Monmouth is a city in Polk County in the U.S. state of Oregon. Take a look below for 15 awesome and interesting facts about Monmouth, Oregon, United States.

1. It was named for Monmouth, Illinois, the origin of its earliest settlers.

2. The population is 9,534 at the 2010 Census and it is part of the Salem Metropolitan Statistical Area.

3. Monmouth was settled in 1853 by a group of pioneers who allocated 640 acres (2.6 km2) to build both a city and a “college under the auspices of the Christian Church”, and proceeds from the sale of these lands were used to found Monmouth University, currently known as Western Oregon University.

4. For decades, Monmouth was a dry town that banned the sale of alcoholic beverages in supermarkets, restaurants and bars.

5. Monmouth’s status as the last dry town in Oregon was ended by a popular vote in the November 2002 election.

6. Monmouth was settled by Elijah Davidson and his family. Originally a member of the Christian Church of Cameron (Monmouth, Illinois), Davidson was a devout advocate of prohibition. In 1852, sixty-three-year-old Elijah Davidson and his family set out for Oregon Territory.

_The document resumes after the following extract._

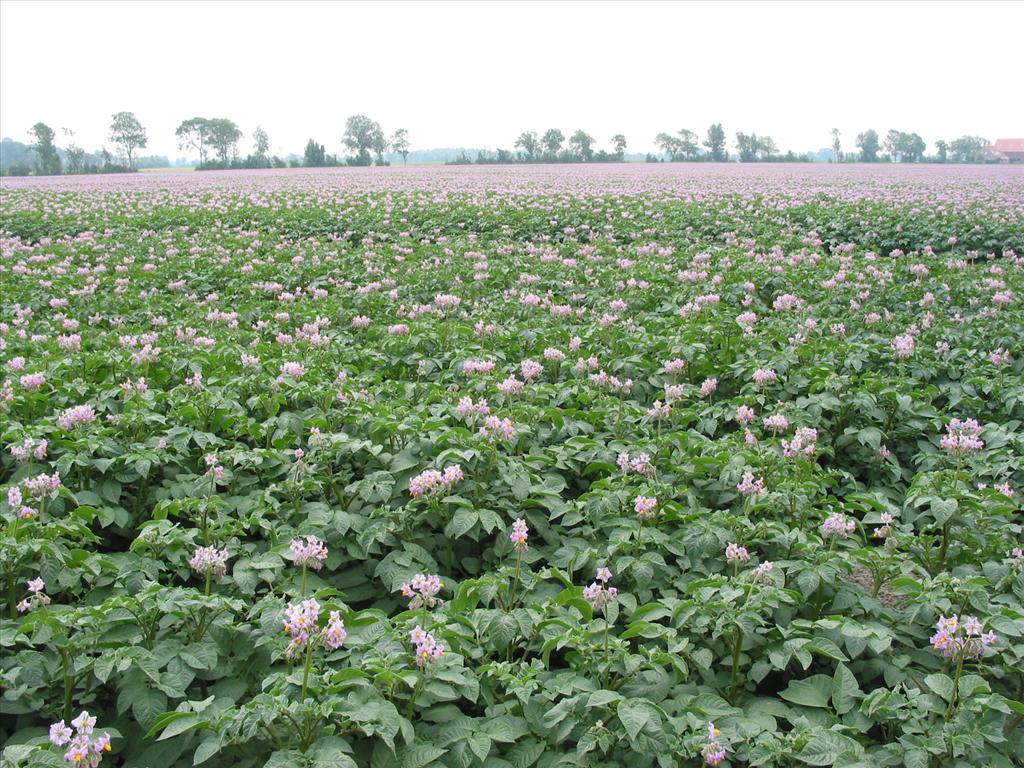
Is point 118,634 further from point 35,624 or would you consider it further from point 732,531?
point 732,531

7. By 1854, more than a dozen Disciples families from Monmouth, many of them related to each other or to Davidson, had joined him.

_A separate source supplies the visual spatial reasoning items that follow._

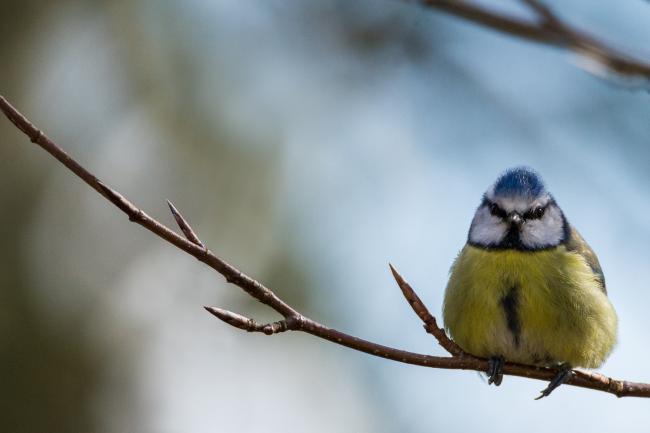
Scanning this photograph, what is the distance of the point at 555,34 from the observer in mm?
1269

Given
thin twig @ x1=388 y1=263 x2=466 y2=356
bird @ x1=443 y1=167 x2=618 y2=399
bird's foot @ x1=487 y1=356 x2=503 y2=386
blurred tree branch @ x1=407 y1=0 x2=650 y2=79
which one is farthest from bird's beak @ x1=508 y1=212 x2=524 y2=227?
blurred tree branch @ x1=407 y1=0 x2=650 y2=79

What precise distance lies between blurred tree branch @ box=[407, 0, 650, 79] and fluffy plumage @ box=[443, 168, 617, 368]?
156 centimetres

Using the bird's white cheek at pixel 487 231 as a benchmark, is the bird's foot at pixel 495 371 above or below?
below

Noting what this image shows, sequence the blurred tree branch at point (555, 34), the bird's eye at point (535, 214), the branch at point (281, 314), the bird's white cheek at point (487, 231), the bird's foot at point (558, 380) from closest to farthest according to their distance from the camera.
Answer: the blurred tree branch at point (555, 34) < the branch at point (281, 314) < the bird's foot at point (558, 380) < the bird's white cheek at point (487, 231) < the bird's eye at point (535, 214)

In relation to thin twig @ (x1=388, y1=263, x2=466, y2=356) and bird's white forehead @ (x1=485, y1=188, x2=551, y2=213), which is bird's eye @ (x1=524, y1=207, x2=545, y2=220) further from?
thin twig @ (x1=388, y1=263, x2=466, y2=356)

8. In February 1859, Davidson and other trustees efforts to prohibit the importation, exportation, sale, and consumption of alcohol in Monmouth became a reality.

9. One of the main arguments Davidson and his fellow religious supporters used to push prohibition legislation was, “to enable them to suppress and prevent nuisances, to render the possession of life and property more secure, [and] to enable them to improve and embellish the streets of the town.”

10. Despite the efforts of certain merchants to repeal prohibition in Monmouth throughout its history, their efforts proved fruitless.

11. What was most important to the local religious community was to keep prohibition for the betterment of the social order of Monmouth.

12. Although opponents raised religious, moral, economic, and quality-of-life arguments similar to those preached during the nineteenth century, they also brought two new arguments to center stage: the historic nature of Monmouth’s prohibition and the uniqueness that local prohibition brought to the town.

13. Eventually support for the prohibition ordinance started to wear thin throughout the community of Monmouth. Although die-hard supporters of prohibition continued to fight the inevitable, there were signs that it was starting to become more and more detrimental to the social and economic aspects of the community.

14. Some claim that prohibition had reduced property values, others that it restricted development of the business sector in town. Opponents of repeal brought forth many arguments for staying dry, including initiating one rumor that the land donated so long ago for the site of the University would revert to the heirs of the donors if the ordinance was repealed, resulting in a huge cost to the state to repurchase it.

15. After failing by a nearly 5 to 1 margin in the early 1970s, repeal was passed by the voters in November 2002, and Monmouth ended its long tenure as the last dry town on the west coast.